Hacker Newsnew | past | comments | ask | show | jobs | submitlogin
ChrysaLisp (github.com/vygr)
121 points by ngcc_hk on Jan 13, 2020 | hide | past | favorite | 61 comments



Thanks again folks for the interest. You catch me yet again when I’m at work but I’ll try answer question in an hour or so once I get home. Regards to all. Chris


Just a quick comment till I can get home. There are three main layers of in use. The more Lisp like layer in apps/ and cmd/. The lowest level VP assembler and an assembler with stack variables and expression compiler I call C-Script. This is my hobby and a follow up to Taos that I did back in the 90’s. See ‘Virtual Processor’ page on Wikipedia for link articles of various scans from back then. Got to head into the car now.....


Taken from the documenation:

Lisp

It's probably worth a few words specifically about the included Lisp and how it works, and how many rules it breaks ! The reason for doing the Lisp was to allow me to create an assembler to replace NASM, I was not concerned with sticking to 'the lisp way', or whatever your local Lisp guru says. No doubt I will have many demons in hell awaiting me...

First of all there is no garbage collector by choice. All objects used by the Lisp are reference counted objects from the class library. Early on the Lisp was never going to have a problem with cycles because it had no way to create them, but as I developed the assembler I decided to introduce two functions, push and elem-set, that could create cycles. However the efficiency advantage in coding the assembler made me look the other way. There are now other ways that a cycle can be created, by naming an environment within its own scope, but again this was too good an efficiency feature to miss out on. So you do have to be careful not to create cycles, so think about how your code works.

No tail recursion optimization ! There is a single looping function provided in native code, while, every other looping construct builds on this primitive. There are also two native primitives some! and each! that provide generic access to iterating over a slice of a sequence/s, while calling a function on the grouped elements. Standard some and each are built on these but they also allow other constructs to be built and gain the advantage of machine coded iteration. I try to stick to a functional approach in my Lisp code, and manipulate collections of things in a functional way with operations like map, filter, reduce, each etc. I've not found the lack of tail recursion a problem.

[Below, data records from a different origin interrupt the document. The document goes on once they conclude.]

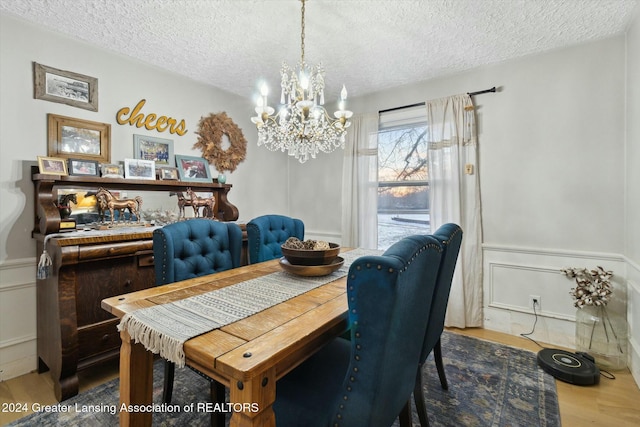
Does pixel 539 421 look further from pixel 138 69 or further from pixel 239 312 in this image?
pixel 138 69

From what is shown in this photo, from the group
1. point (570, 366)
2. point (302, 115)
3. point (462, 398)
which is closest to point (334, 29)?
point (302, 115)

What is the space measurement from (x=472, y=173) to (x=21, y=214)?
12.4 feet

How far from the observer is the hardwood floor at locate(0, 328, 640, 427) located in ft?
5.53

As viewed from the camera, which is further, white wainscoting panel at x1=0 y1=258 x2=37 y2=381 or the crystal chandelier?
white wainscoting panel at x1=0 y1=258 x2=37 y2=381

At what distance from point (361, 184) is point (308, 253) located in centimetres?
201

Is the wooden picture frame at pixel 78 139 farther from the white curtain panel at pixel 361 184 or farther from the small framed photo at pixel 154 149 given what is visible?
the white curtain panel at pixel 361 184

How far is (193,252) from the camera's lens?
1.88m

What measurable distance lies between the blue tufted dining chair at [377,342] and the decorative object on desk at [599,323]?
2.05m

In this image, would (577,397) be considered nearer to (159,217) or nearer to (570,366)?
(570,366)

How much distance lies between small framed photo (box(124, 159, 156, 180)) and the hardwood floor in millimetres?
1555

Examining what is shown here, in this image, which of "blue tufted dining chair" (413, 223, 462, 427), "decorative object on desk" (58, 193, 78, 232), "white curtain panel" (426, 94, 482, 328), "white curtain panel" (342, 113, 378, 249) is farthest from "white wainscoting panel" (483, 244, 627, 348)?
"decorative object on desk" (58, 193, 78, 232)

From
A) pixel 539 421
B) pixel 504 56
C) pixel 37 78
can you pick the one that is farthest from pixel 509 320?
pixel 37 78

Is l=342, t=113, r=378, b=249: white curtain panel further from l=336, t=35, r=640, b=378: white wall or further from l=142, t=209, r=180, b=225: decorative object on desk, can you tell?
l=142, t=209, r=180, b=225: decorative object on desk

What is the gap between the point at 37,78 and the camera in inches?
85.4
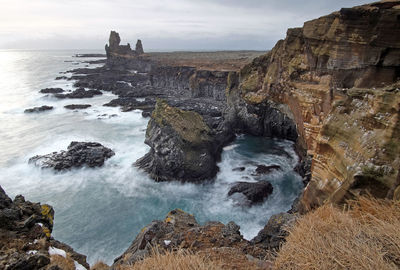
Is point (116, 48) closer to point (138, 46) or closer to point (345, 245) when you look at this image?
point (138, 46)

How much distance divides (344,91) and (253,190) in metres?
7.59

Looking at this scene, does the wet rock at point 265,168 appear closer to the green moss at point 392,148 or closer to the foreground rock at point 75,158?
the foreground rock at point 75,158

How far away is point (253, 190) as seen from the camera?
15438 mm

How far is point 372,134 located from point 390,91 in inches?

All symbols live in the same environment, functions, macros, everything. The environment is a chain of hash maps. Each lambda gets a new hash map pushed onto the environment chain on invocation, and dereferenced on exit. The env function can be used to return the current hash map and optionally resize the number of buckets from the default of 1. This proves very effective for storing large numbers of symbols and objects for the assembler as well as creating caches. Make sure to setq the symbol you bind to the result of env to nil before returning from the function if you do this, else you will create a cycle that can't be freed.

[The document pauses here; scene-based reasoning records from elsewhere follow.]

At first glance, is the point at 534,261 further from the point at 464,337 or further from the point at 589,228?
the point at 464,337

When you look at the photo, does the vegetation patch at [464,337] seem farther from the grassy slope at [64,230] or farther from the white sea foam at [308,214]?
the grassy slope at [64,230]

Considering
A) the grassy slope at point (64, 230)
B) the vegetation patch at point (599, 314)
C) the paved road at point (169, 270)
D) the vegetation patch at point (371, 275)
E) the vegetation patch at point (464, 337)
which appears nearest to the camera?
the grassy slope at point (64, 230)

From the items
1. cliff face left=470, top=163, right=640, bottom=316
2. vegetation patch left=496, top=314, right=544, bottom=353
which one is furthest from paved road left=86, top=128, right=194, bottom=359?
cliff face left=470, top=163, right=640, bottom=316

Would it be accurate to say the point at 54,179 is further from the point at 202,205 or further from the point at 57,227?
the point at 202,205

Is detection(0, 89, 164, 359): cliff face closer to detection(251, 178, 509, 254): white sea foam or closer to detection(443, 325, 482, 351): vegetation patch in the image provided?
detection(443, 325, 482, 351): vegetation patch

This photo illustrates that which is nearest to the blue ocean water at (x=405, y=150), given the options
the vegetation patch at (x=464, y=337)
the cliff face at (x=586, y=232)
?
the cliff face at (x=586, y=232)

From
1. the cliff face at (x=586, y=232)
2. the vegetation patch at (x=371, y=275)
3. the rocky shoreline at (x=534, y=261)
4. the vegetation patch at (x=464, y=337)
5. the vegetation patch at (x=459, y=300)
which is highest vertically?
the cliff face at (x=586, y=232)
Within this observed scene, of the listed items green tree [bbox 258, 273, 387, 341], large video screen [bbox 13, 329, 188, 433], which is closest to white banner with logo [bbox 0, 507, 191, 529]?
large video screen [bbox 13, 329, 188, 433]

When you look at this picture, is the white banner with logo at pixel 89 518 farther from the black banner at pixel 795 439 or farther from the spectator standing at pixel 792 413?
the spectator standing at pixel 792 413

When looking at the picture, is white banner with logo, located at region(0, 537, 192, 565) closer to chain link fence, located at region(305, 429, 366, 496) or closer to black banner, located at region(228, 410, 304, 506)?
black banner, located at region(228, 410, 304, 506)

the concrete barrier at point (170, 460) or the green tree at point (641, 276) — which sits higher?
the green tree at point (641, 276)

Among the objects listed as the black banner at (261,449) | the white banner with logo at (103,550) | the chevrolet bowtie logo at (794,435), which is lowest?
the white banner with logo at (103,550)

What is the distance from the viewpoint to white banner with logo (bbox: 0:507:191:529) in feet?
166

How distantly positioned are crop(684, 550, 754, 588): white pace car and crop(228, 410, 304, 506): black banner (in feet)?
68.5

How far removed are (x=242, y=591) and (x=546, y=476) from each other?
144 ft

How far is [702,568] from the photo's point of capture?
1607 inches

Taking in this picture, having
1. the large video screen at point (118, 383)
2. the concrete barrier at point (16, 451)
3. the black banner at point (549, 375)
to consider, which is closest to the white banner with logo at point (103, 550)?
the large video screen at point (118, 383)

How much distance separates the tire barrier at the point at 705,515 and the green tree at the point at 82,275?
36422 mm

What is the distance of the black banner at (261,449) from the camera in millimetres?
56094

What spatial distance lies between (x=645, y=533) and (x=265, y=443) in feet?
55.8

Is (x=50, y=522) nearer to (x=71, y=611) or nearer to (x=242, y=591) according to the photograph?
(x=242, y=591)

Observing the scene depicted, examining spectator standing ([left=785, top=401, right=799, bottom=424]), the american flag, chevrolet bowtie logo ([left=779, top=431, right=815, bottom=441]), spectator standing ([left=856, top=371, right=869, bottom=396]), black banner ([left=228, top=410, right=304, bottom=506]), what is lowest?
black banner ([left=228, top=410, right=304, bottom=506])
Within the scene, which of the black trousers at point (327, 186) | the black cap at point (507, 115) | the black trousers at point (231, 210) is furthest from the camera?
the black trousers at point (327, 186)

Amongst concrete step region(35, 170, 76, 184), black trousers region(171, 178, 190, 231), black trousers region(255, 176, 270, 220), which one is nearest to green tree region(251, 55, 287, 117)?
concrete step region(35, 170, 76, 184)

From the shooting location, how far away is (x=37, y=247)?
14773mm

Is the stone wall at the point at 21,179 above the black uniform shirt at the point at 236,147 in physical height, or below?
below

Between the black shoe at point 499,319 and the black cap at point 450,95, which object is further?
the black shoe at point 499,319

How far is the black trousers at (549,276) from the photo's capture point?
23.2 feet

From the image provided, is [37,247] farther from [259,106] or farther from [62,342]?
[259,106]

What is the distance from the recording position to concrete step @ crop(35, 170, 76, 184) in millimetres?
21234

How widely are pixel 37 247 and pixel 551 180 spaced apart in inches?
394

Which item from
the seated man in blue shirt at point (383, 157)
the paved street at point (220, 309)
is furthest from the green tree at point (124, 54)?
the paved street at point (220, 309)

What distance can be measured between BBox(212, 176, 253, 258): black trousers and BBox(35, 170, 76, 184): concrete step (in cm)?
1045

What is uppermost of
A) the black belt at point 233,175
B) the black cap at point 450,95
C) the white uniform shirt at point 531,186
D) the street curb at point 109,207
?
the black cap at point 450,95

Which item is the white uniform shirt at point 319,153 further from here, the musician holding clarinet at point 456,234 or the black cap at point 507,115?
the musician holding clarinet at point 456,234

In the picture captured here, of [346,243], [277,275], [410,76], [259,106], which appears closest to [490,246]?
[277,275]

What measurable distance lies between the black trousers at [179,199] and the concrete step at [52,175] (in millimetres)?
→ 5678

defq and bind always create entries in the top environment hash map. setq searches the environment chain to find an existing entry and sets that entry or fails with an error. This means setq can be used to write to symbols outside the scope of the current function. Some people don't like this, but used wisely it can be very powerful. Coming from an assembler background I prefer to have all the guns and knives available, so try not to shoot your foot off.

There is no cons, cdr or car stuff. Lists are just vector objects and you use push, cat, slice etc to manipulate elements. Also an empty list does not evaluate to nil, it's just an error.

Function and macro definitions are scoped and visible only within the scope of the declaring function. There is no global macro list. During macro expansion the environment chain is searched to see if a macro exists.


This is cool, but the code is... strange? https://github.com/vygr/ChrysaLisp/blob/master/gui/canvas/tg...

The code doesn’t look like Lisp at all. Is this some sort of lower assembler language that Lisp is implemented on top of?


That code is using the C-Script assembler prototyping macros. It will produce VP assembler output, but lets you work without worrying about registers while you're getting stuff going.

Have a read through the docs/ASSIGNMENT.md file to see how this all fits together.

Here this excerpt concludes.